Ricorso al TAR prima della stipula

Il ricorso al TAR permette al concorrente escluso di contestare una gara prima della stipula del contratto. Termini, presupposti, effetti e consigli pratici per agire.

Aggiornato il 5 settembre 2026

Il ricorso al tribunale amministrativo regionale è lo strumento con cui un'impresa lesa da una violazione delle regole di gara contesta la procedura prima che il contratto sia stipulato. Il giudice può sospendere gli effetti dell'aggiudicazione, annullarla, ordinare il riesame delle offerte e, nei casi più gravi, dichiarare inefficace un contratto già firmato.

Come funziona

Gli atti delle procedure di affidamento sono impugnabili solo davanti al TAR competente, con il rito accelerato in materia di appalti previsto dall'articolo 120 del Codice del processo amministrativo. Il ricorso va notificato entro trenta giorni, che decorrono dalla comunicazione dell'aggiudicazione o dal momento in cui gli atti sono messi a disposizione (verified 2026-09-05). È legittimato chi ha interesse a concludere il contratto e subisce un pregiudizio: il concorrente non aggiudicatario, l'escluso, l'impresa scoraggiata dal partecipare da una clausola illegittima del bando.

Per rendere effettiva la tutela, il Codice dei contratti pubblici impone un termine dilatorio di trentadue giorni tra l'ultima comunicazione dell'aggiudicazione e la stipula del contratto; non si applica, tra l'altro, sotto le soglie europee, ai contratti basati su accordo quadro e quando è stata ammessa una sola offerta. Se al ricorso si accompagna una domanda cautelare, la stipula resta bloccata fino alla decisione di primo grado.

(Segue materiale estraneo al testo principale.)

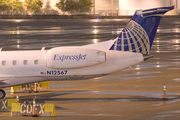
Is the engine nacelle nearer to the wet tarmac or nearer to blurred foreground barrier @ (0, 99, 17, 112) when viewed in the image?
the wet tarmac

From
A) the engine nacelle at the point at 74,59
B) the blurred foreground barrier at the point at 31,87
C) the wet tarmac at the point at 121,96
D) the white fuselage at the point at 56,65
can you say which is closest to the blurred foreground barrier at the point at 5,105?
the wet tarmac at the point at 121,96

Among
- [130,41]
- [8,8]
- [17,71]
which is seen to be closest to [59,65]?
[17,71]

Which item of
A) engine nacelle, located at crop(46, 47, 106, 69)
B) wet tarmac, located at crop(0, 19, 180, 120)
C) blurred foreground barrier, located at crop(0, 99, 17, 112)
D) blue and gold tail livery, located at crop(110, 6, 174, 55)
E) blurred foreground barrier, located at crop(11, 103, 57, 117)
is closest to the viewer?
blurred foreground barrier, located at crop(11, 103, 57, 117)

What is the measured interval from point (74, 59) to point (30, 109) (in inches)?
217

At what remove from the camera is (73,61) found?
25.0m

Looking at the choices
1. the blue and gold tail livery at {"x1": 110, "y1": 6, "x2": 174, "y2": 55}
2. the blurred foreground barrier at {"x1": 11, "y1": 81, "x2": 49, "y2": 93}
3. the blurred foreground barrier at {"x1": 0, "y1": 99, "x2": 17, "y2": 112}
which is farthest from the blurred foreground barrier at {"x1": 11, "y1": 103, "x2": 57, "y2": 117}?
the blue and gold tail livery at {"x1": 110, "y1": 6, "x2": 174, "y2": 55}

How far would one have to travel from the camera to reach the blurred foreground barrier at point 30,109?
20.2m

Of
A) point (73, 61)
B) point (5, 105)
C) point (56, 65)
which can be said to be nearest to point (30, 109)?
point (5, 105)

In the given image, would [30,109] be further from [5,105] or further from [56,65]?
[56,65]

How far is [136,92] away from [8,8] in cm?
14757

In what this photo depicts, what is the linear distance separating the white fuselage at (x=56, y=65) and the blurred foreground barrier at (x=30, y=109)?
499 centimetres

L'accesso agli atti è automatico: verbali, offerta dell'aggiudicatario e documenti presupposti sono resi disponibili in piattaforma contestualmente alla comunicazione dell'aggiudicazione, e i primi cinque classificati vedono reciprocamente le offerte. I vizi tipici sono criteri applicati ma non annunciati, offerta irregolare ammessa, offerta anormalmente bassa non verificata, termini troppo brevi, rettifiche tardive.

Che cosa cambia per un'impresa

I termini sono brevi e perentori: trenta giorni passano in fretta. Appena ricevete la comunicazione di aggiudicazione, scaricate subito tutti gli atti resi disponibili, confrontate i punteggi con i criteri del disciplinare e, se emerge un vizio, rivolgetevi senza indugio a un avvocato amministrativista, obbligatorio davanti al TAR.

Valutate anche il costo: il contributo unificato in materia di appalti è elevato e cresce con il valore della gara, e la soccombenza comporta le spese. Valutate infine l'aspetto commerciale: contestare un committente con cui volete lavorare a lungo non è neutro, ma un ricorso fondato è un diritto e richiama la stazione appaltante ai suoi obblighi.

Documentate tutto durante la gara: quesiti posti, risposte ricevute, rettifiche, ricevute di caricamento.

Esempio

Una PMI di ristorazione collettiva, seconda classificata in una gara per i pasti scolastici di un Comune del valore di 700.000 euro IVA esclusa su tre anni, scopre dai verbali che un sub-criterio di "vicinanza della sede" ha pesato sul punteggio tecnico pur non figurando nel disciplinare. Notifica il ricorso entro trenta giorni, nel termine dilatorio. Il TAR annulla la procedura dalla fase di valutazione delle offerte e impone la rivalutazione con i soli criteri pubblicati.

Domande frequenti

Serve un avvocato?

Sì. Davanti al TAR la difesa tecnica è obbligatoria e il rito appalti è rapido e tecnico.

Qual è il termine per agire?

Trenta giorni dalla comunicazione dell'aggiudicazione o dalla messa a disposizione degli atti. Le decisioni sull'oscuramento di parti delle offerte si impugnano entro dieci giorni.

Vincere il ricorso significa ottenere l'appalto?

Non necessariamente. Il giudice annulla o fa ripetere la valutazione; il subentro nel contratto è possibile ma non automatico.